> _Source excerpt_
━━━━

# Lathe DRO Guidance ???



## iim1bek (Aug 22, 2014)

Recently purchased an EMCO Super 11 lathe and am looking at DROs, any input or opinions would be greatly appreciated ......


----------



## drs23 (Aug 22, 2014)

You might wanna peruse using the search feature. There have been many enlightening and educational posts on many different people's experiences with a wide range of DROs. I would bet you'll find it will answer most any question you have.


----------



## Pmedic828 (Aug 22, 2014)

I have a shooting star DRO which is made in Canada - I use this on a 3 in 1 machine - not glass scales but they have proven very accurate - great customer service and tech support - if you purchase this DRO, I have pics of my install somewhere - I could send them to you = check it out - not a super expensive DRO but I not found ANY problem with it and it is 2 years old!


----------



## HACKMASTER (Aug 30, 2014)

iim1bek said:


> Recently purchased an EMCO Super 11 lathe and am looking at DROs, any input or opinions would be greatly appreciated ......


use a lathe dro with x+z a good one will set you back about 1,100 but well worth it magnetic scales are the best in my opinion check out ox tools u tube site he has installed one on his lathe


----------



## KMoffett (Aug 30, 2014)

━━━━

> _Listing_
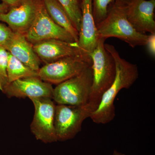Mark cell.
Wrapping results in <instances>:
<instances>
[{"instance_id":"6da1fadb","label":"cell","mask_w":155,"mask_h":155,"mask_svg":"<svg viewBox=\"0 0 155 155\" xmlns=\"http://www.w3.org/2000/svg\"><path fill=\"white\" fill-rule=\"evenodd\" d=\"M104 47L114 58L116 74L113 83L103 94L98 107L90 117L97 124H107L114 120L116 116L114 101L117 94L123 89L130 88L139 77L136 64L121 58L114 46L105 44Z\"/></svg>"},{"instance_id":"7a4b0ae2","label":"cell","mask_w":155,"mask_h":155,"mask_svg":"<svg viewBox=\"0 0 155 155\" xmlns=\"http://www.w3.org/2000/svg\"><path fill=\"white\" fill-rule=\"evenodd\" d=\"M105 40L100 38L96 47L89 54L92 61L93 83L88 104L94 111L104 93L113 83L116 74L114 58L105 48Z\"/></svg>"},{"instance_id":"3957f363","label":"cell","mask_w":155,"mask_h":155,"mask_svg":"<svg viewBox=\"0 0 155 155\" xmlns=\"http://www.w3.org/2000/svg\"><path fill=\"white\" fill-rule=\"evenodd\" d=\"M99 38L114 37L127 43L131 48L146 45L148 35L134 29L126 16L125 7L113 5L105 19L97 26Z\"/></svg>"},{"instance_id":"277c9868","label":"cell","mask_w":155,"mask_h":155,"mask_svg":"<svg viewBox=\"0 0 155 155\" xmlns=\"http://www.w3.org/2000/svg\"><path fill=\"white\" fill-rule=\"evenodd\" d=\"M91 66L54 88L52 99L54 102L57 104L70 106H82L88 104L93 83Z\"/></svg>"},{"instance_id":"5b68a950","label":"cell","mask_w":155,"mask_h":155,"mask_svg":"<svg viewBox=\"0 0 155 155\" xmlns=\"http://www.w3.org/2000/svg\"><path fill=\"white\" fill-rule=\"evenodd\" d=\"M94 111L88 104L82 106L56 105L54 125L58 141L74 138L81 130L84 121L90 118Z\"/></svg>"},{"instance_id":"8992f818","label":"cell","mask_w":155,"mask_h":155,"mask_svg":"<svg viewBox=\"0 0 155 155\" xmlns=\"http://www.w3.org/2000/svg\"><path fill=\"white\" fill-rule=\"evenodd\" d=\"M91 66V59L90 56H69L45 64L39 69L38 75L45 82L58 85L78 75Z\"/></svg>"},{"instance_id":"52a82bcc","label":"cell","mask_w":155,"mask_h":155,"mask_svg":"<svg viewBox=\"0 0 155 155\" xmlns=\"http://www.w3.org/2000/svg\"><path fill=\"white\" fill-rule=\"evenodd\" d=\"M30 100L35 109L30 125L31 133L37 140L45 143L58 141L54 125L56 105L52 98L42 97Z\"/></svg>"},{"instance_id":"ba28073f","label":"cell","mask_w":155,"mask_h":155,"mask_svg":"<svg viewBox=\"0 0 155 155\" xmlns=\"http://www.w3.org/2000/svg\"><path fill=\"white\" fill-rule=\"evenodd\" d=\"M25 35L32 45L49 39L76 42L71 34L53 21L42 3H38L36 16Z\"/></svg>"},{"instance_id":"9c48e42d","label":"cell","mask_w":155,"mask_h":155,"mask_svg":"<svg viewBox=\"0 0 155 155\" xmlns=\"http://www.w3.org/2000/svg\"><path fill=\"white\" fill-rule=\"evenodd\" d=\"M52 84L38 77L25 78L9 83L3 91L9 98H19L49 97L52 98Z\"/></svg>"},{"instance_id":"30bf717a","label":"cell","mask_w":155,"mask_h":155,"mask_svg":"<svg viewBox=\"0 0 155 155\" xmlns=\"http://www.w3.org/2000/svg\"><path fill=\"white\" fill-rule=\"evenodd\" d=\"M155 0H133L125 7L129 22L137 31L155 33Z\"/></svg>"},{"instance_id":"8fae6325","label":"cell","mask_w":155,"mask_h":155,"mask_svg":"<svg viewBox=\"0 0 155 155\" xmlns=\"http://www.w3.org/2000/svg\"><path fill=\"white\" fill-rule=\"evenodd\" d=\"M38 5L32 0H23L8 12L0 14V21L7 23L13 32L25 35L34 20Z\"/></svg>"},{"instance_id":"7c38bea8","label":"cell","mask_w":155,"mask_h":155,"mask_svg":"<svg viewBox=\"0 0 155 155\" xmlns=\"http://www.w3.org/2000/svg\"><path fill=\"white\" fill-rule=\"evenodd\" d=\"M33 48L41 61L45 64L69 56L86 55L79 49L77 42L69 43L58 39L38 42L33 45Z\"/></svg>"},{"instance_id":"4fadbf2b","label":"cell","mask_w":155,"mask_h":155,"mask_svg":"<svg viewBox=\"0 0 155 155\" xmlns=\"http://www.w3.org/2000/svg\"><path fill=\"white\" fill-rule=\"evenodd\" d=\"M81 9V24L77 45L83 54L89 55L96 47L100 38L93 14L92 0H82Z\"/></svg>"},{"instance_id":"5bb4252c","label":"cell","mask_w":155,"mask_h":155,"mask_svg":"<svg viewBox=\"0 0 155 155\" xmlns=\"http://www.w3.org/2000/svg\"><path fill=\"white\" fill-rule=\"evenodd\" d=\"M5 49L27 67L38 72L41 61L35 52L33 45L27 40L25 35L14 32Z\"/></svg>"},{"instance_id":"9a60e30c","label":"cell","mask_w":155,"mask_h":155,"mask_svg":"<svg viewBox=\"0 0 155 155\" xmlns=\"http://www.w3.org/2000/svg\"><path fill=\"white\" fill-rule=\"evenodd\" d=\"M46 10L53 21L71 34L77 43L78 33L67 12L57 0H42Z\"/></svg>"},{"instance_id":"2e32d148","label":"cell","mask_w":155,"mask_h":155,"mask_svg":"<svg viewBox=\"0 0 155 155\" xmlns=\"http://www.w3.org/2000/svg\"><path fill=\"white\" fill-rule=\"evenodd\" d=\"M7 74L8 84L21 78L38 77L37 72L27 67L9 52Z\"/></svg>"},{"instance_id":"e0dca14e","label":"cell","mask_w":155,"mask_h":155,"mask_svg":"<svg viewBox=\"0 0 155 155\" xmlns=\"http://www.w3.org/2000/svg\"><path fill=\"white\" fill-rule=\"evenodd\" d=\"M69 15L75 28L79 33L81 20V11L76 0H57Z\"/></svg>"},{"instance_id":"ac0fdd59","label":"cell","mask_w":155,"mask_h":155,"mask_svg":"<svg viewBox=\"0 0 155 155\" xmlns=\"http://www.w3.org/2000/svg\"><path fill=\"white\" fill-rule=\"evenodd\" d=\"M114 3L115 0H92L93 14L97 26L105 19L109 13L108 7Z\"/></svg>"},{"instance_id":"d6986e66","label":"cell","mask_w":155,"mask_h":155,"mask_svg":"<svg viewBox=\"0 0 155 155\" xmlns=\"http://www.w3.org/2000/svg\"><path fill=\"white\" fill-rule=\"evenodd\" d=\"M8 58V51L0 46V90L2 92L8 84L7 74Z\"/></svg>"},{"instance_id":"ffe728a7","label":"cell","mask_w":155,"mask_h":155,"mask_svg":"<svg viewBox=\"0 0 155 155\" xmlns=\"http://www.w3.org/2000/svg\"><path fill=\"white\" fill-rule=\"evenodd\" d=\"M14 34L8 26L0 22V46L5 48Z\"/></svg>"},{"instance_id":"44dd1931","label":"cell","mask_w":155,"mask_h":155,"mask_svg":"<svg viewBox=\"0 0 155 155\" xmlns=\"http://www.w3.org/2000/svg\"><path fill=\"white\" fill-rule=\"evenodd\" d=\"M148 51L151 55H155V33L151 34L149 35L146 45Z\"/></svg>"},{"instance_id":"7402d4cb","label":"cell","mask_w":155,"mask_h":155,"mask_svg":"<svg viewBox=\"0 0 155 155\" xmlns=\"http://www.w3.org/2000/svg\"><path fill=\"white\" fill-rule=\"evenodd\" d=\"M133 0H115L114 5L120 7H125Z\"/></svg>"},{"instance_id":"603a6c76","label":"cell","mask_w":155,"mask_h":155,"mask_svg":"<svg viewBox=\"0 0 155 155\" xmlns=\"http://www.w3.org/2000/svg\"><path fill=\"white\" fill-rule=\"evenodd\" d=\"M3 3L7 6H14L19 3L20 0H2Z\"/></svg>"},{"instance_id":"cb8c5ba5","label":"cell","mask_w":155,"mask_h":155,"mask_svg":"<svg viewBox=\"0 0 155 155\" xmlns=\"http://www.w3.org/2000/svg\"><path fill=\"white\" fill-rule=\"evenodd\" d=\"M8 7L4 3H0V14L6 13L8 11Z\"/></svg>"},{"instance_id":"d4e9b609","label":"cell","mask_w":155,"mask_h":155,"mask_svg":"<svg viewBox=\"0 0 155 155\" xmlns=\"http://www.w3.org/2000/svg\"><path fill=\"white\" fill-rule=\"evenodd\" d=\"M125 155L124 154L122 153H121L120 152H119L117 151V150H115L114 151V153H113V155Z\"/></svg>"},{"instance_id":"484cf974","label":"cell","mask_w":155,"mask_h":155,"mask_svg":"<svg viewBox=\"0 0 155 155\" xmlns=\"http://www.w3.org/2000/svg\"><path fill=\"white\" fill-rule=\"evenodd\" d=\"M76 1H78V0H76Z\"/></svg>"}]
</instances>
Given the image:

━━━━

> _Given request_
Repeat the lathe DRO thread word for word, starting with "You might wanna" and going on through "Pmedic828 (Aug 22, 2014)". The records play no part in this work.

> _Written response_
You might wanna peruse using the search feature. There have been many enlightening and educational posts on many different people's experiences with a wide range of DROs. I would bet you'll find it will answer most any question you have.


----------



## Pmedic828 (Aug 22, 2014)